La sfida dell’attacco: i droni possono sostituire i jet da combattimento

Se i gruppi da battaglia delle portaerei hanno come obiettivo primario quello di attaccare, siamo sicuri che i droni possano sostituirli per farlo? Finora sono stati testati sulla ricognizione, sulla caccia ai sottomarini e la logistica, ma l’attacco è un compito ben più complesso. Secondo Mark Montgomery, contrammiraglio americano in pensione un tempo a capo di un gruppo da battaglia americano in Asia, i droni possono essere sfruttati da combattimento a lungo raggio “penetranti”, invisibili, per lanciare armi a distanze molto maggiori rispetto agli F-35B (questi ultimi arrivano a 1000 km di distanza dalla nave madre prima di dover tornare indietro). Il drone sopracitato Mojave è stato testato, oltre che dalla Corea del Sud, anche dalla Gran Bretagna, per trasportare armi e missili, ma quando è armato, si riduce la sua autonomia a causa anche del peso delle armi a lungo raggio.

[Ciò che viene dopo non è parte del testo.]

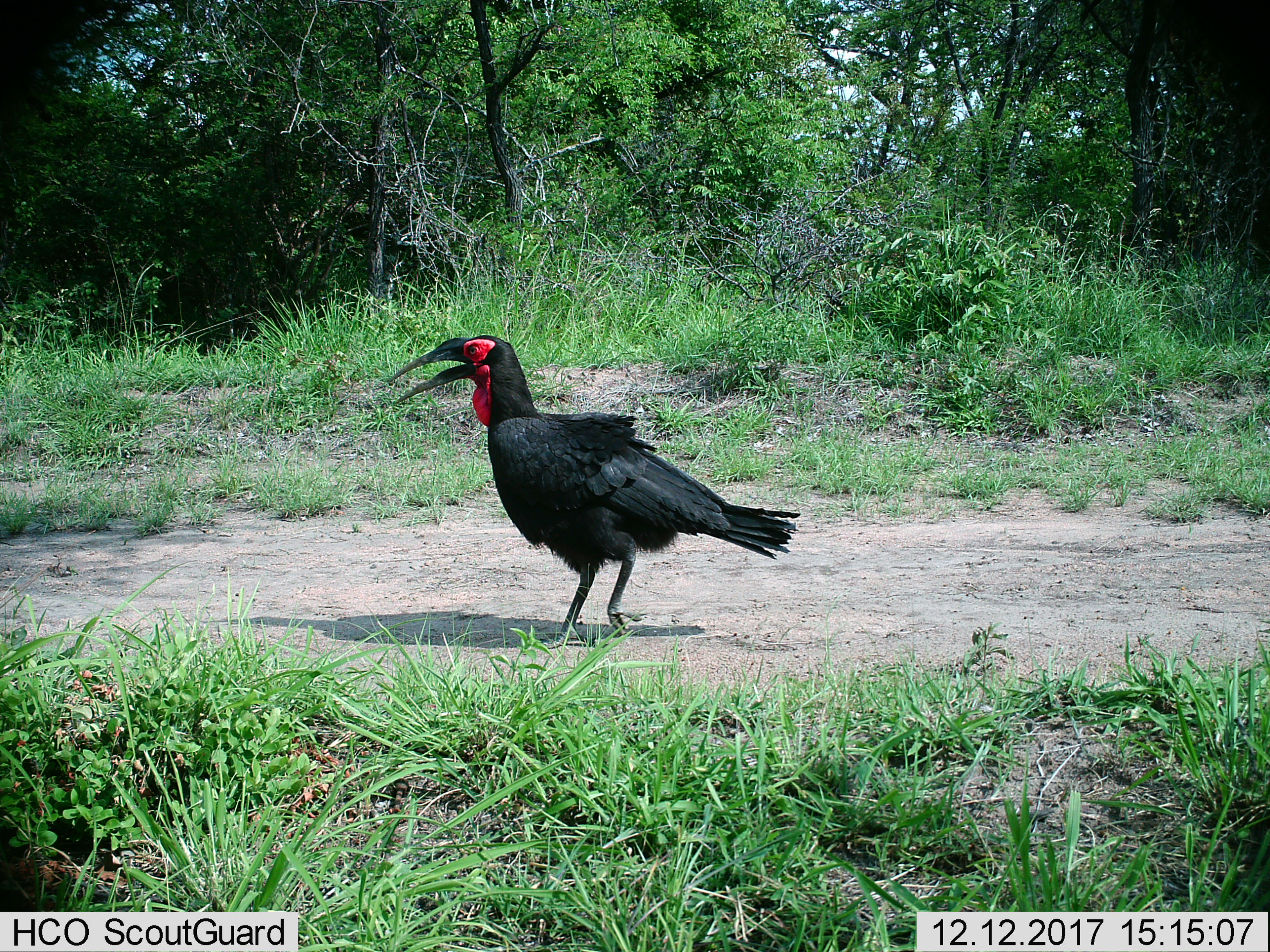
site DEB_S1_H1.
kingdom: Animalia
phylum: Chordata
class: Aves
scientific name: Aves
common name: bird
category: birdother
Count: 1.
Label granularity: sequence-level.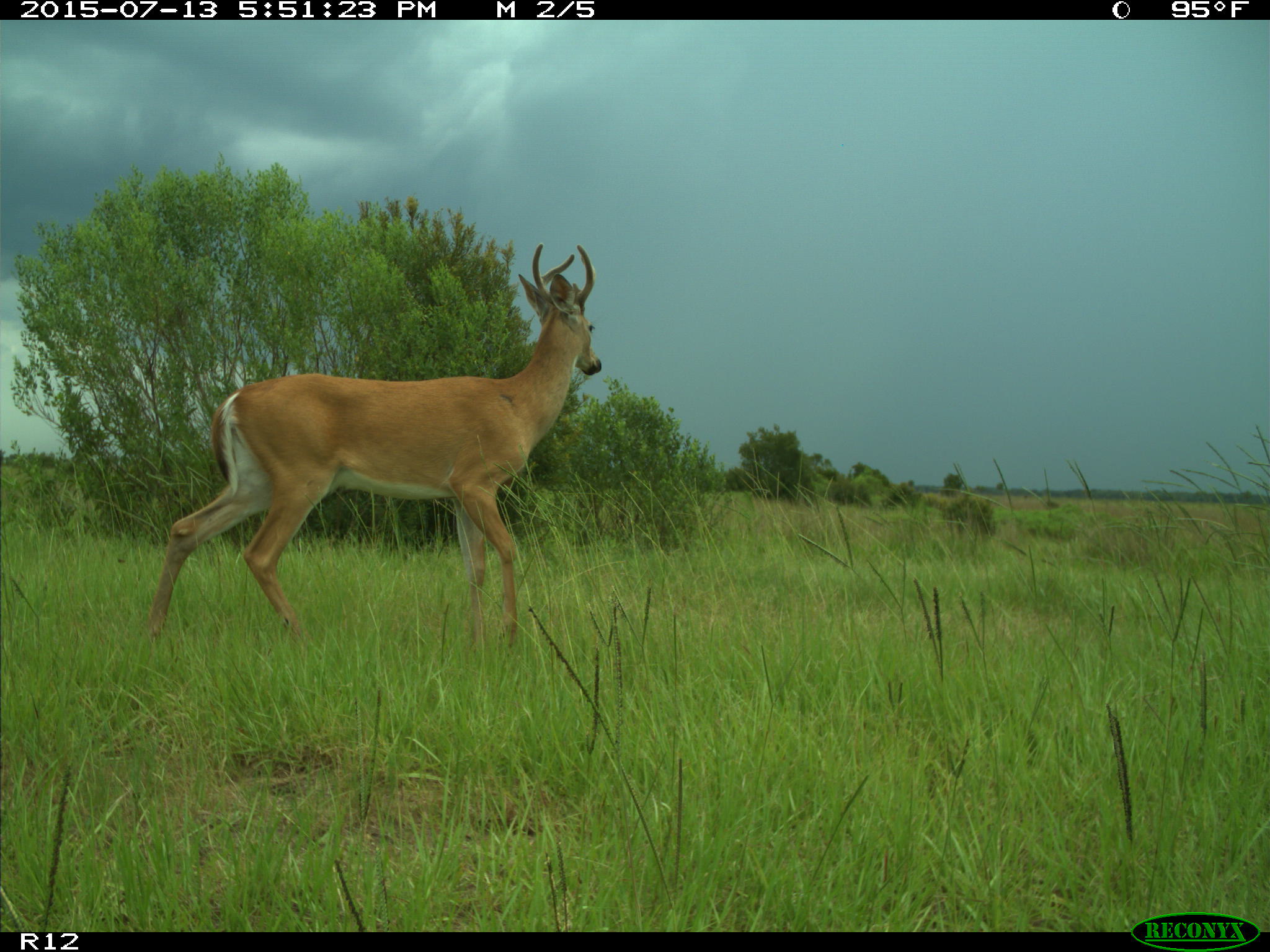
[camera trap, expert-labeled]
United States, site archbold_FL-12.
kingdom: Animalia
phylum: Chordata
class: Mammalia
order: Artiodactyla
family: Cervidae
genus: Odocoileus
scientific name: Odocoileus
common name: deer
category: unidentified deer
Unidentified deer (deer) (Odocoileus).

Affinchè si possa raggiungere lo scopo, alcune forze aeree e navali stanno progettando droni più avanzati, come i cosiddetti CCA in America, Collaborative Combat Aircraft, velivoli da combattimento collaborativi, e gli ACP, Autonomous Collaborative Platforms, piattaforme collaborative autonome, in Gran Bretagna. La differenza rispetto ai droni sfruttati dall’Ucraina nel conflitto con la Russia, sta nella sensoristica e nella complessità generale della tecnologia, ma anche nei costi, infatti, i CCA potranno arrivare a costare tra i 20 e i 30 milioni di dollari ciascuno.

Test e limiti tecnologici dei droni autonomi sulle portaerei

Questi nuovi droni potrebbero finire per scortare gli F-35 in mare, secondo il generale Jenkins, raccogliere informazioni, fare da esche, trasportare armi, riuscendo a spingersi molto oltre rispetto a quanto riescono oggi a fare gli aerei con equipaggio e fare quasi loro da scudo. In America già quest’anno avranno luogo i test di volo dell’MQ-25 Stingray, un grande drone di rifornimento che imbarcherà sulle portaerei dal prossimo anno, andando a sostituire i caccia F/A-18, consentendo loro di dedicarsi a compiti di combattimento più urgenti. Vanno considerati, però, alcuni aspetti ancora da affinare. Ad esempio, in caso di impossibilità da parte del pilota di comunicare con il drone, se ne potrebbe compromettere l’efficacia e la sicurezza, portandolo a interrompere la missione o ad agire autonomamente. Finché si tratta di monitorare un’area o trasportare pezzi di ricambio, siamo di fronte ad un compito semplice, ma nel caso di sferrare un attacco letale, un compito ben più complicato, sarà fondamentale il supporto di tecnologie avanzate a bordo del drone. Da qui dimensioni maggiori per consentire al drone di ospitare i computer e i sensori e costi più elevati.

Intelligenza artificiale e decisioni letali: le questioni etiche irrisolte

Altro aspetto da non sottovalutare è la capacità delle macchine di distinguere una nave da guerra da una civile, come la nave ospedale. In questo caso si dovrebbero riportare i criteri che già gli esseri umani utilizzano per identificare il bersaglio, che prendono in considerazione, ad esempio, la forma di una nave e le emissioni elettroniche, su un algoritmo che possa replicare la stessa attività in autonomia.

Sulla possibilità di lasciare l’utilizzo degli aerei da combattimento senza equipaggio nelle mani dell’intelligenza artificiale nei prossimi dieci o vent’anni ci sono anche alcune riserve, ma il progetto anglo-italiano-giapponese per la costruzione di un jet di sesta generazione e il programma americano equivalente, chiamato F-47, prevedono già un aereo con “equipaggio opzionale” con cabina di pilotaggio tradizionale.